◆ WHAT IS EXPECTED:
Write the next part of the essay below on what contemporary fiction is for, picking up after its final sentence.

═════ GIVEN PASSAGE ═════

I left that movie wondering what difference it would have made if he'd been there ten years earlier. So I decided I would try to make enough money that I would have a spare room in my house to give to someone who needed it. 

I don't think that's the point of most current fiction

That's a pragmatic outcome of fiction. But I don't think that's the outcome most contemporary fiction is going for. A story is considered successful if it merely creates a simulacra of real emotion in the reader/viewer. It is, to use the phrase from Anis Shivani I've already quoted a few times, "cheap counseling for a bereaved bourgeoisie." 

Contemporary fiction often seems not to be offering anything to say about the nature of suffering its characters go through. It's trying to be, itself, a way to experience and overcome suffering. It's not a means to express something, it's the ends. The words and images and internal emotional logic of the fiction are a world unto themselves. The idea isn't to say something true about the world, to hold up a mirror to society. It's to become its own world. A story has succeeded when it becomes itself.

 Meanwhile, in the real world...

 One of my first workshop heretic moments came in 2003, when I openly wondered in class about what the point of writing the kind of poems and stories we were trying to write was. One poet got very angry with me. How could I say there was no point to writing poetry? A woman in Nigeria had just been acquitted of stoning to death for adultery because people wrote about it! I wanted to ask her how many poems she thought the judges had read. More than likely, they read about one document: an order from a government official to let her off. And that official had probably read a threat from a Western ambassador or two. No poems, I'm going to guess.

 I posted a few weeks back about the struggles of a woman I know to get medical care for her daughter, who has a severe medical condition. That post was partly the result of buzzed blogging, but it was also a result of listening to Chris Hayes' interview about his book A Colony in a Nation. He took time to talk about how the proposed changes to the Affordable Care Act would especially hurt mentally ill people. It was non-fiction, and I found it far more moving than any story I can remember reading lately.

═════ GIVEN ENTRIES ═════

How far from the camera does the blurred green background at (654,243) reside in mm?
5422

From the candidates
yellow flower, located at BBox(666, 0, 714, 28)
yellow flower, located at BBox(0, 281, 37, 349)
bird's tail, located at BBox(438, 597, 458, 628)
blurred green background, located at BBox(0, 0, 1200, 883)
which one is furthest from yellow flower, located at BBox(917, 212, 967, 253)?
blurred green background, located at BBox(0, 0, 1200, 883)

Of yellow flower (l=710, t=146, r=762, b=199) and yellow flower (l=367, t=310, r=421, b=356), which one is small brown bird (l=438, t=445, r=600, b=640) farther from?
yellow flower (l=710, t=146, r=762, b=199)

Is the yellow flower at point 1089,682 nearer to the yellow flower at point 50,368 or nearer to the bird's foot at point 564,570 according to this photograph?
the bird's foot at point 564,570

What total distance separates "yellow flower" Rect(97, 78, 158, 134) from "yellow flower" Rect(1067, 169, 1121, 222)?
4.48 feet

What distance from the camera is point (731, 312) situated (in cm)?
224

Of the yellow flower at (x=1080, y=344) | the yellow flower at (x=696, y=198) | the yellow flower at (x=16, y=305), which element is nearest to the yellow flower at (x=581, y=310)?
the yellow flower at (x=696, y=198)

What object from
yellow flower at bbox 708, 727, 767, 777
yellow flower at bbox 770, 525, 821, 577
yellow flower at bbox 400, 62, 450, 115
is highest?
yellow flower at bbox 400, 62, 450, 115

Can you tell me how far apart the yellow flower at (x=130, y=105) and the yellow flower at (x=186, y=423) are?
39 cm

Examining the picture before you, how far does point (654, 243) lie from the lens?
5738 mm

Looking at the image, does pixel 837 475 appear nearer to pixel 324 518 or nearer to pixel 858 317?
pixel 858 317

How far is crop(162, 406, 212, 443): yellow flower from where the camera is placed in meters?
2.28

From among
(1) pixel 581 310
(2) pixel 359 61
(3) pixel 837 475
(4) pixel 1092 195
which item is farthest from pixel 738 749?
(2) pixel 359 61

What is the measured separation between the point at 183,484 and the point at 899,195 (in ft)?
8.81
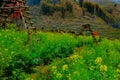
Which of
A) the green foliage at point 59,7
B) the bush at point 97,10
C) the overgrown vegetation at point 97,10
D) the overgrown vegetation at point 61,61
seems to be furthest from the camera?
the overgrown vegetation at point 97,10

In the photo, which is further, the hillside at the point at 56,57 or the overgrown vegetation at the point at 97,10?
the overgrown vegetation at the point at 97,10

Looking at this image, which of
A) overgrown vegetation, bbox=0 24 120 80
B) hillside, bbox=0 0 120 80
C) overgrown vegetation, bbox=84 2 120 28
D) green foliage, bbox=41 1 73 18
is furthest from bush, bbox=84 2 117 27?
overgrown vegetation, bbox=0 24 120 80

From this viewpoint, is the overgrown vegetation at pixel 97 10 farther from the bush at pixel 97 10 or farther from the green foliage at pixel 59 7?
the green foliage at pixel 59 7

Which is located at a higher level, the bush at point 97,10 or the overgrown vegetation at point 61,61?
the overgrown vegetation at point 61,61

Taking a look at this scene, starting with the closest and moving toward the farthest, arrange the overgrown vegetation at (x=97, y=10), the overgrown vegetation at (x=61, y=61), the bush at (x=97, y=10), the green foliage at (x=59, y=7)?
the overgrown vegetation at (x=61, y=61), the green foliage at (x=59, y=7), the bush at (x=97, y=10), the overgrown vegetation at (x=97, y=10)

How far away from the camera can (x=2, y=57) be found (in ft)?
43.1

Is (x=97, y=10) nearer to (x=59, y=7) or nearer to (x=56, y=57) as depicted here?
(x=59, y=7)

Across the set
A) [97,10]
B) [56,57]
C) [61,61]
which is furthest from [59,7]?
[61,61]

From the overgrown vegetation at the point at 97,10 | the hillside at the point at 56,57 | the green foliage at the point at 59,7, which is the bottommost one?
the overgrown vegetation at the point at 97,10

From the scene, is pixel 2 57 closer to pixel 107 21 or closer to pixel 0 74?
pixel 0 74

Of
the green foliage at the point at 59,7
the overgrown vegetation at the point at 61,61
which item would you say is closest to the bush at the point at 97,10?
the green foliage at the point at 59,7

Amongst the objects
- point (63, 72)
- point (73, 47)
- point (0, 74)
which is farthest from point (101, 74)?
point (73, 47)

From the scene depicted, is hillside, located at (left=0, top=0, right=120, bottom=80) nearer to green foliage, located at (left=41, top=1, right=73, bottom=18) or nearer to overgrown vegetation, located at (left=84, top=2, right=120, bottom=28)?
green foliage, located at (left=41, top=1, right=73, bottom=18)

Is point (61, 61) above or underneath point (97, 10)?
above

═════
═════ GIVEN ENTRIES ═════

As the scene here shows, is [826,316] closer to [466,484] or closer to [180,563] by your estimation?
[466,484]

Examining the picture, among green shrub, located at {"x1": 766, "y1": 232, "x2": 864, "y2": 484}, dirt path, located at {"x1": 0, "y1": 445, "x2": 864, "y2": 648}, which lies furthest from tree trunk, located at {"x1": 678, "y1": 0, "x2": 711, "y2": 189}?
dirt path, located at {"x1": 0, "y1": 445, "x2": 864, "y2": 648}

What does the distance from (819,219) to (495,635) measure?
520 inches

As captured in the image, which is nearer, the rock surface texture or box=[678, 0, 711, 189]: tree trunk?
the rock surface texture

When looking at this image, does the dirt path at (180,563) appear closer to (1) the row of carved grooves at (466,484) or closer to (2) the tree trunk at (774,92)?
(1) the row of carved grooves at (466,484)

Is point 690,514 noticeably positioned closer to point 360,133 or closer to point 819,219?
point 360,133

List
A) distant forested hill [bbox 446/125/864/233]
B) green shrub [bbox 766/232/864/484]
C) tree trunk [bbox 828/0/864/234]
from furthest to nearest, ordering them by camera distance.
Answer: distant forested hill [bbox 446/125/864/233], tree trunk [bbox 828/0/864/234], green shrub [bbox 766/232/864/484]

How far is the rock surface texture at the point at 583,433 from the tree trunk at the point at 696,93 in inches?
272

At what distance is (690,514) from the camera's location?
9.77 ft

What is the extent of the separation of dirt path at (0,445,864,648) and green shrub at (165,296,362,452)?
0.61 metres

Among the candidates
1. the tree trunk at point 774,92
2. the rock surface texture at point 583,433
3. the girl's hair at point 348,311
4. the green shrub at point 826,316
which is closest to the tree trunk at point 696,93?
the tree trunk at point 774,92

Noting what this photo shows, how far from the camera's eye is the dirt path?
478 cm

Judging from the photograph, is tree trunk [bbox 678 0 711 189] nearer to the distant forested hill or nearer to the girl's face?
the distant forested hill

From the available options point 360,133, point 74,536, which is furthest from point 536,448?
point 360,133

═════
═════ GIVEN ENTRIES ═════

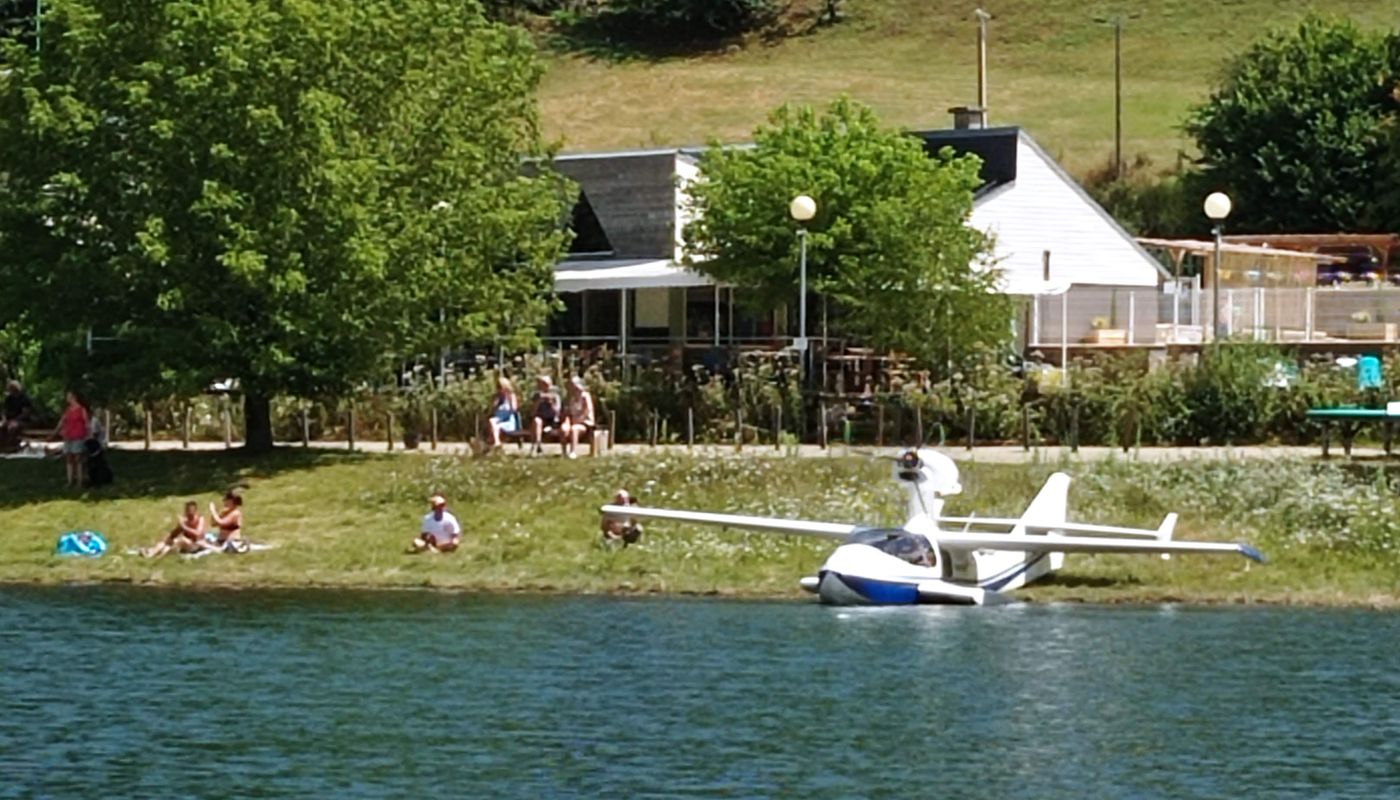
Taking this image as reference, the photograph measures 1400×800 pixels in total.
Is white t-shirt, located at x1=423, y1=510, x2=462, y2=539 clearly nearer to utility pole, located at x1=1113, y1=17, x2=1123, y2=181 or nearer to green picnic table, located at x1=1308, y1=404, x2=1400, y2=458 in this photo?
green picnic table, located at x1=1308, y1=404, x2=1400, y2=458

═════

◆ EXPECTED ANSWER:
What story could I write that could be as necessary as Bandi's The Accusation, which is fiction but of a pointed political nature, a cry for a people and a finger wagging directly at a dictator?

But this book's coming out...

I have so much more work to do now that I have a book coming out. I have editing. I have decisions to make about the cover, the credits. I'm supposed to do readings and promote myself and send my book to be reviewed and get people to write blurbs for the back of the book and generally become my own literary pimp. Then, I need to write more so I can follow this up and keep marketing myself.

A friend of mine was once a chess player with a very strong rating. I'm jealous of that, because I like chess and wish I were as good as him. I'm always surprised he stopped playing. I recently asked him why, and he said, "I got to be better than 99% of players with X level of effort. But it would take X^2 level of effort to become better than 99.1% of players. I thought my time would be better spent getting good at something else."

As I think about jumping into the deep end of writing and whether it is a humanly enriching enough activity to justify a much deeper time and energy commitment than I have so far given it. How, for example, will writing allow me to keep that room in my house for someone to use? If writing can't provide something better for the world than that, what I am doing spending my time doing it?